▶ _Фрагмент страницы_
====

Параллельно со своей манией власти Приклопил лелеял глубокую мечту об идеальном мире, в котором в его распоряжении должна была стоять я, его пленница, как мебель и персонал. Он пытался вырастить из меня партнершу, которую до сих пор не нашел. О «нормальных» женщинах вопрос не стоял. Его женоненавистничество было глубоким и непримиримым и порой вырывалось наружу в виде некоторых замечаний. Я не знаю, были ли у него раньше любовные отношения с женщинами, была ли подруга, когда он жил в Вене. Во время моего заключения единственной «женщиной его жизни» была его мать. Это были зависимые отношения со сверхидеализированной персоной. Избавление от этого господства, что ему не удавалось в реальном мире, должно было произойти в мире моего подземелья. Он перевернул ситуацию с ног на голову, принуждая меня играть роль покорной женщины, безропотно подчиняющейся ему и признающей его превосходство.
Его представление о совершенном семейном мире исходило как будто из 50-х годов. Он хотел иметь ретивую женушку, ожидающую его дома с готовым ужином, которая не перечит ему и идеально выполняет работу по дому. Он мечтал о «семейных праздниках» и выездах на природу, наслаждался нашими совместными обедами и праздновал именины, дни рождения и Рождество, как будто и не было застенка и заточения. Похоже, он пытался с моей помощью вести такую жизнь, которая ему не удалась за стенами его дома. Как если бы я была костылем, подобранным на обочине, чтобы в момент, когда его жизнь шла не так, как он хотел, опереться на него. При этом лишая меня права на собственную жизнь. «Я король, — говорил он, — ты моя рабыня. Ты повинуешься мне!» Или объяснял: «Вся твоя семья — пролеты.[37] У тебя нет никакого права на собственную жизнь. Ты здесь, чтобы служить мне».
В этом безумном преступлении он нуждался для того, чтобы воплотить в жизнь собственное представление о маленьком, идеальном мире. В конечном итоге он хотел от меня только одного — признания и расположения. Как будто за всей этой жестокостью скрывалась одна-единственная цель — добиться хоть от одного человека абсолютной любви.
Когда мне исполнилось 14, я в первый раз за четыре года провела ночь наверху. Чувством освобождения это не было.
Я лежала, оцепенев от страха, в его постели. Он запер дверь и убрал ключ на шкаф, такой высокий, что сам дотянулся до верха, только встав на цыпочки. Так что для меня он стал недоступным. После этого лег рядом со мной и пластиковой стяжкой пристегнул свое запястье к моему.

====

▶ _Избранные строки_
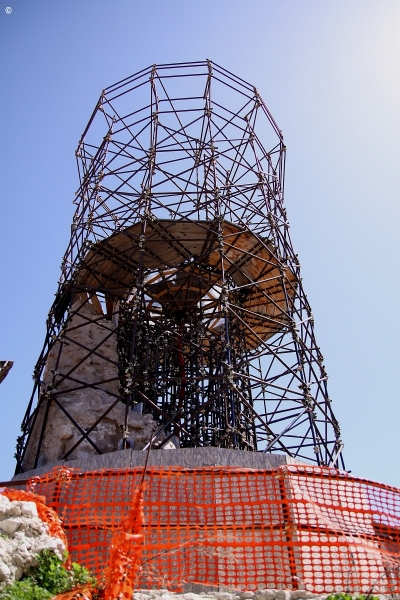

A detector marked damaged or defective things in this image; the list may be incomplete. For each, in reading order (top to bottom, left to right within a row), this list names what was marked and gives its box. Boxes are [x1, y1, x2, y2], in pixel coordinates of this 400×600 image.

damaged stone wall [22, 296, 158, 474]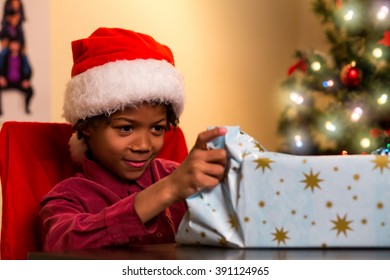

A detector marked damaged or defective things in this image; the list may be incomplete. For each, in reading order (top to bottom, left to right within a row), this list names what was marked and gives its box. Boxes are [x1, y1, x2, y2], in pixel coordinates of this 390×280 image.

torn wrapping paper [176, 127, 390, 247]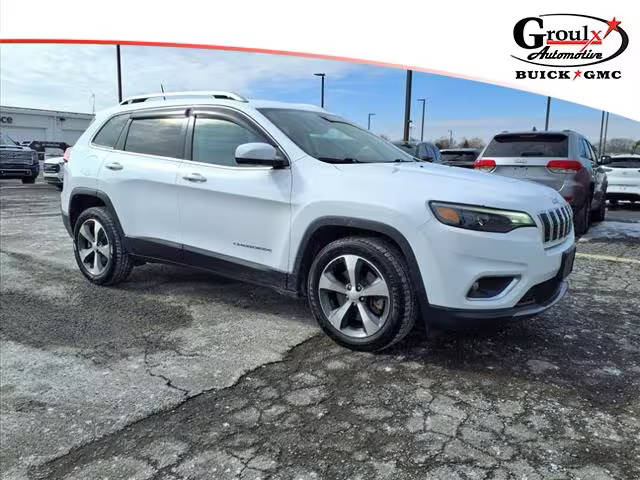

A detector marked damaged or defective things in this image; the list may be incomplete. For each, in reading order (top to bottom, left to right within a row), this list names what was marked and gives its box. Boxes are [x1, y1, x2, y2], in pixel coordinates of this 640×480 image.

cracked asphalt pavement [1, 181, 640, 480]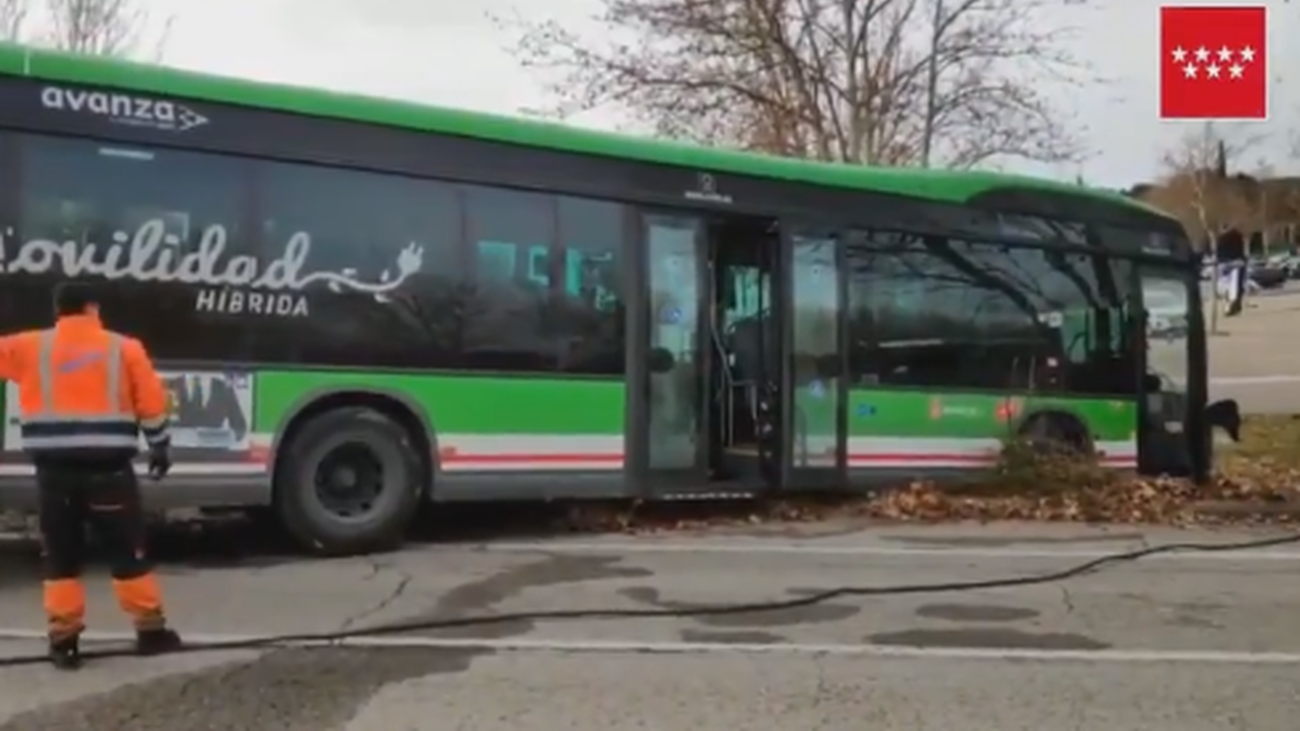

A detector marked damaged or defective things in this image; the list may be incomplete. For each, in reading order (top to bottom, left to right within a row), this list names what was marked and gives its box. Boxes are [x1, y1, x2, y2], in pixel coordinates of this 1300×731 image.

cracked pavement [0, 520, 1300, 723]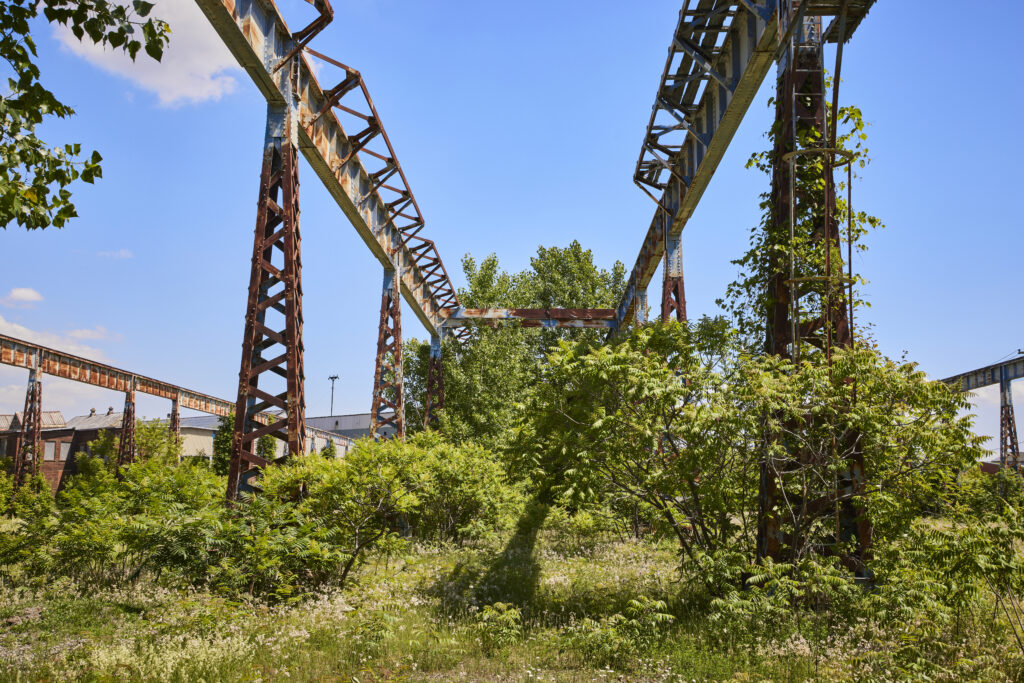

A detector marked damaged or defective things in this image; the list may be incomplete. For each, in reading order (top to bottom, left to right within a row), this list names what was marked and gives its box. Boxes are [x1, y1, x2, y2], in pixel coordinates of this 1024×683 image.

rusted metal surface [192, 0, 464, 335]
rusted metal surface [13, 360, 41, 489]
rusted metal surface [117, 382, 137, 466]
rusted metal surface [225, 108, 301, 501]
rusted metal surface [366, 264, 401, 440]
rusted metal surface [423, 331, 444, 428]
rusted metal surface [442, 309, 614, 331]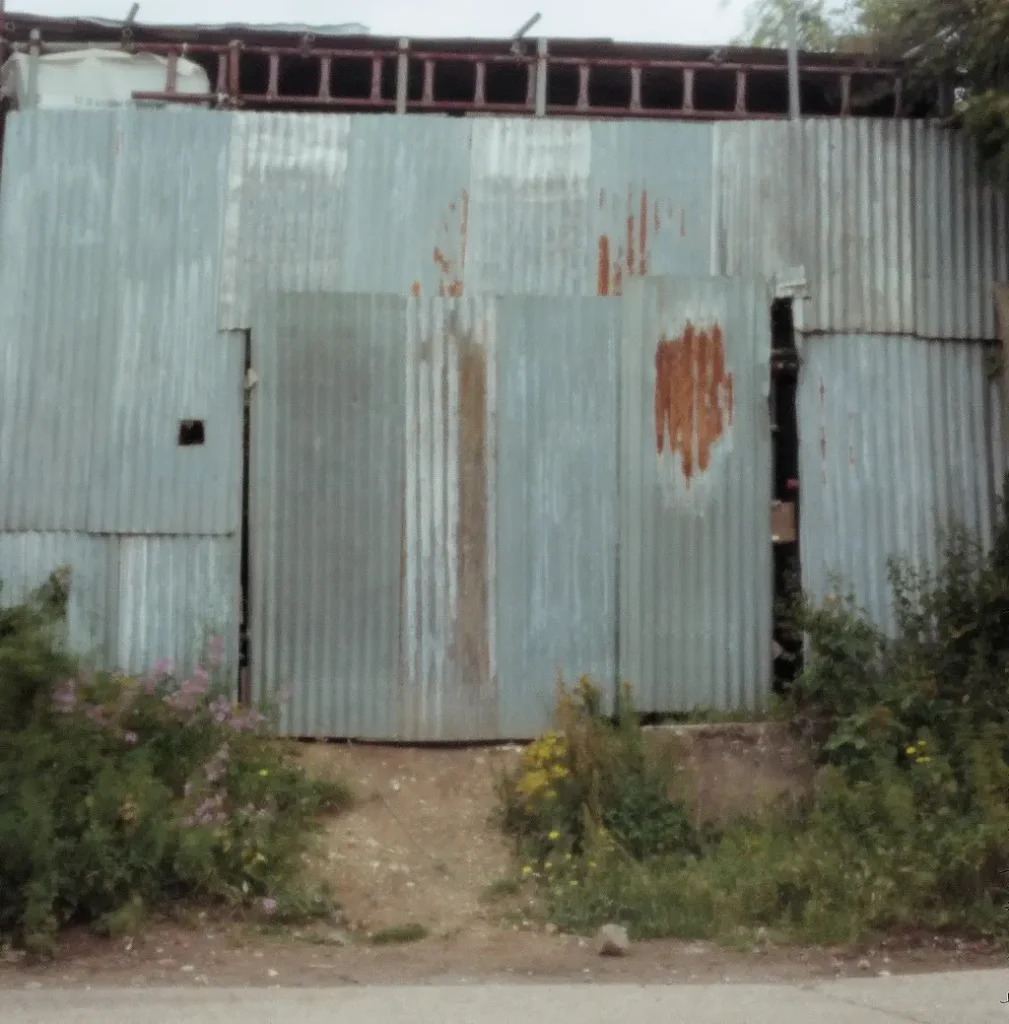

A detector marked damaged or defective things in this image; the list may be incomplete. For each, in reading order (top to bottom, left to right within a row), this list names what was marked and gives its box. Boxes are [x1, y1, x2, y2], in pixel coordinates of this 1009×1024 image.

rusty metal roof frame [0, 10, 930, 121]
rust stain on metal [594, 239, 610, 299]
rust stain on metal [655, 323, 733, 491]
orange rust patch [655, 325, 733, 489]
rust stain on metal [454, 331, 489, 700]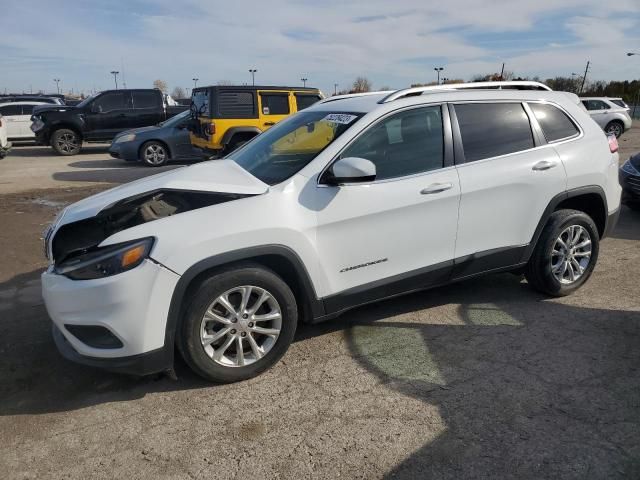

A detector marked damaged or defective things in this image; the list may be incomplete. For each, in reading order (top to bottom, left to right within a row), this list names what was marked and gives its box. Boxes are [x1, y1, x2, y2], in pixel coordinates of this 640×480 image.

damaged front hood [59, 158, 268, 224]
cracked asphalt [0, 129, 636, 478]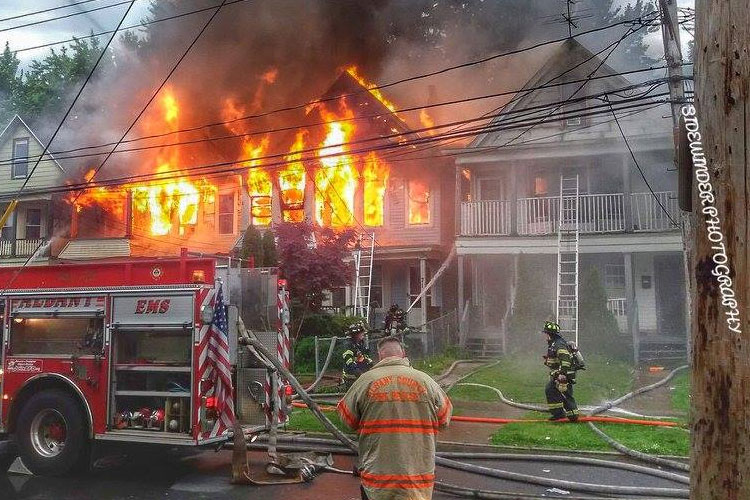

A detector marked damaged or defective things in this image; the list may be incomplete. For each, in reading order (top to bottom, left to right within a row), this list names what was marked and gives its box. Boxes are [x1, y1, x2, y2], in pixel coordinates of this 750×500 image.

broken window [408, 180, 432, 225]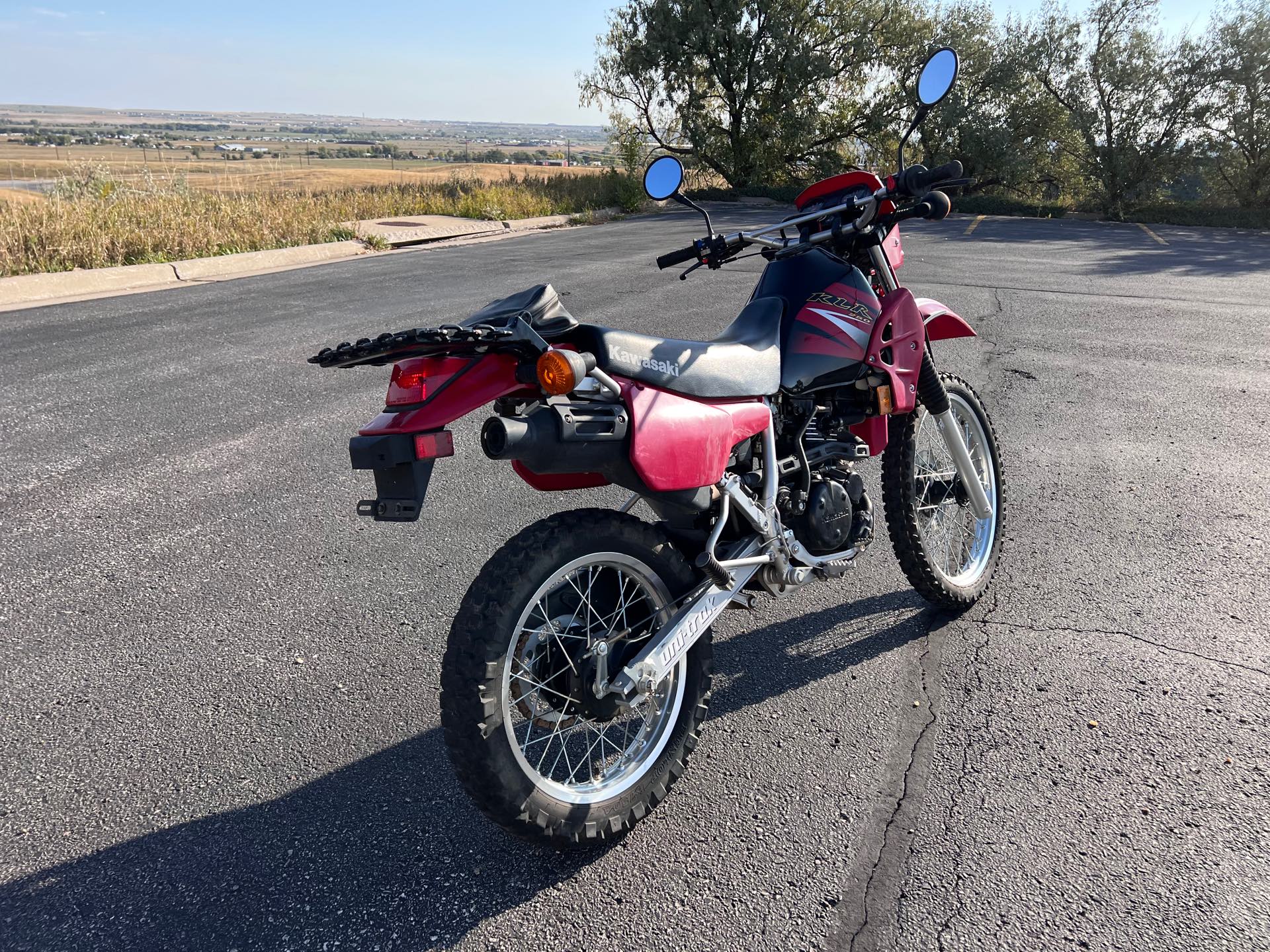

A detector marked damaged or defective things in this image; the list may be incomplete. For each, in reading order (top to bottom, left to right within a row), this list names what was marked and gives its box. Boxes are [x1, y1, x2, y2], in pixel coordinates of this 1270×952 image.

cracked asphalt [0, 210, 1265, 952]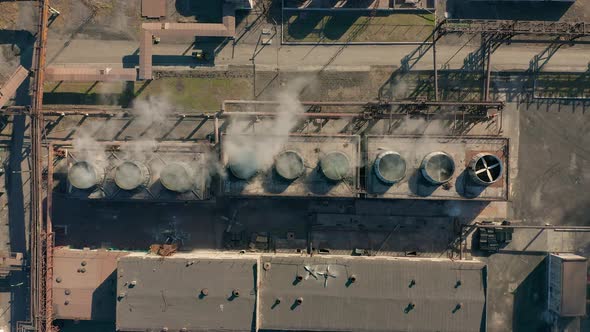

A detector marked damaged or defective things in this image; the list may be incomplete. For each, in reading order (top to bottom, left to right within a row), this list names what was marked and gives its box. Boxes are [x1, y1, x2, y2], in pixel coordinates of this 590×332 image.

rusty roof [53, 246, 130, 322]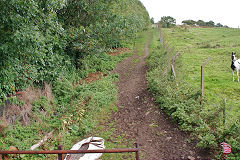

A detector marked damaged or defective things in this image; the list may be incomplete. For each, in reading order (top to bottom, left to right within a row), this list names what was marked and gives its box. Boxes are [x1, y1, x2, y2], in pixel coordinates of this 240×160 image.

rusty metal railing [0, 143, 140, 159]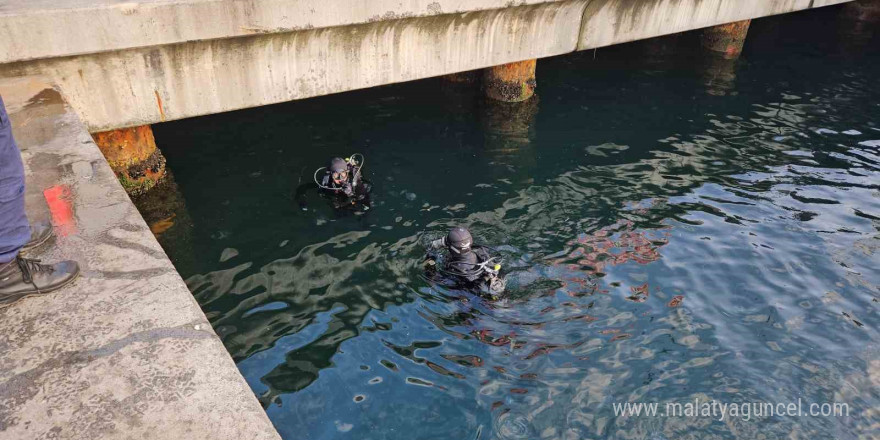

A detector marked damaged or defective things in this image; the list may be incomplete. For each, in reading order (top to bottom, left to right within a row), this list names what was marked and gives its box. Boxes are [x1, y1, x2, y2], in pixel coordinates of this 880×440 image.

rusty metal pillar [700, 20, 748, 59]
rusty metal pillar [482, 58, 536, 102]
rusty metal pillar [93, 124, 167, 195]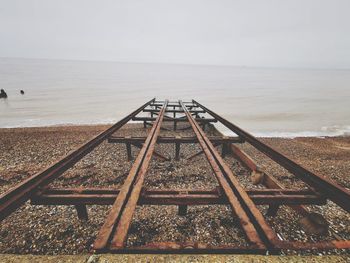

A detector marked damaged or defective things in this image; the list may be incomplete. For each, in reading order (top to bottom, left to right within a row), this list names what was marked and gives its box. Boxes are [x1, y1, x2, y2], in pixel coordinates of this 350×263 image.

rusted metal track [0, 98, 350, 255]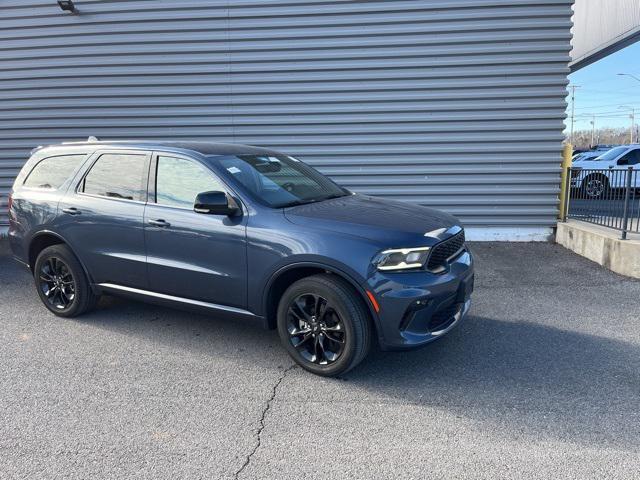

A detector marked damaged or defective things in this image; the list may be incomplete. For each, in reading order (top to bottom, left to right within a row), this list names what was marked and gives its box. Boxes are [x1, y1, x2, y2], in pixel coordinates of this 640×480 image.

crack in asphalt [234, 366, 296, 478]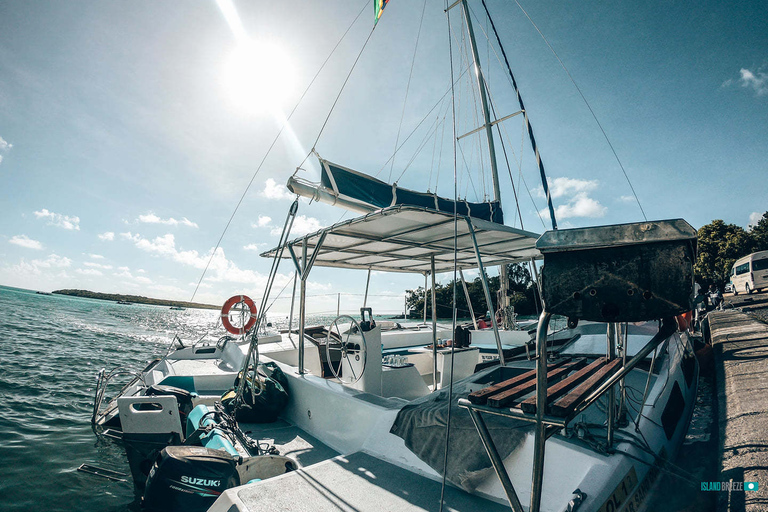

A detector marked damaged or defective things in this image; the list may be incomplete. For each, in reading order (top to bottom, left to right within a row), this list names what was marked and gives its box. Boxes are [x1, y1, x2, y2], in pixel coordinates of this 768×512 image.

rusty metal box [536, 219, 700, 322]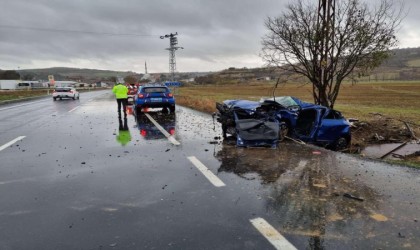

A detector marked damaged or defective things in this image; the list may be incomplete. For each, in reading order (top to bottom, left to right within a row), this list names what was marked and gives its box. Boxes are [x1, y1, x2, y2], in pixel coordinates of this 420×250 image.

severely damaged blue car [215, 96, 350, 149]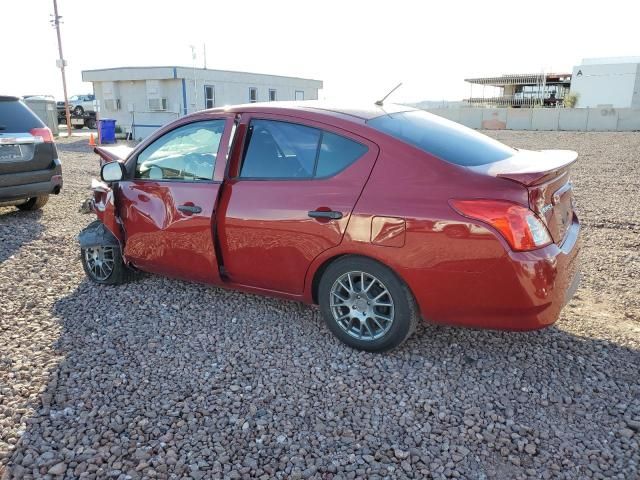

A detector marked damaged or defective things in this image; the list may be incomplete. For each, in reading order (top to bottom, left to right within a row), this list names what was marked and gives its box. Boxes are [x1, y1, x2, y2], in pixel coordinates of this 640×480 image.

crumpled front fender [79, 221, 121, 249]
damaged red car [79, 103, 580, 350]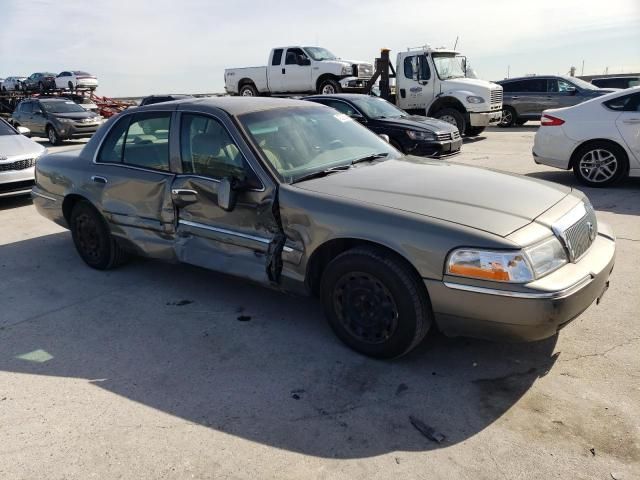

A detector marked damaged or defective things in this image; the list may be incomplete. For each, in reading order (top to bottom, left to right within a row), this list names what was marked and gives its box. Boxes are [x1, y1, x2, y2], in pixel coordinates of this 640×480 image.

====

▶ _Задания к тексту_
1. Выпишите из фрагмента страницы все праздники, которые, по словам рассказчицы, праздновал Приклопил.
2. Продублируйте из фрагмента страницы всё, начиная со слов «Я лежала, оцепенев» и вплоть до слов «запястье к моему.».

▶ _Ответы по номерам_
1. Именины, дни рождения, Рождество.

2.
Я лежала, оцепенев от страха, в его постели. Он запер дверь и убрал ключ на шкаф, такой высокий, что сам дотянулся до верха, только встав на цыпочки. Так что для меня он стал недоступным. После этого лег рядом со мной и пластиковой стяжкой пристегнул свое запястье к моему.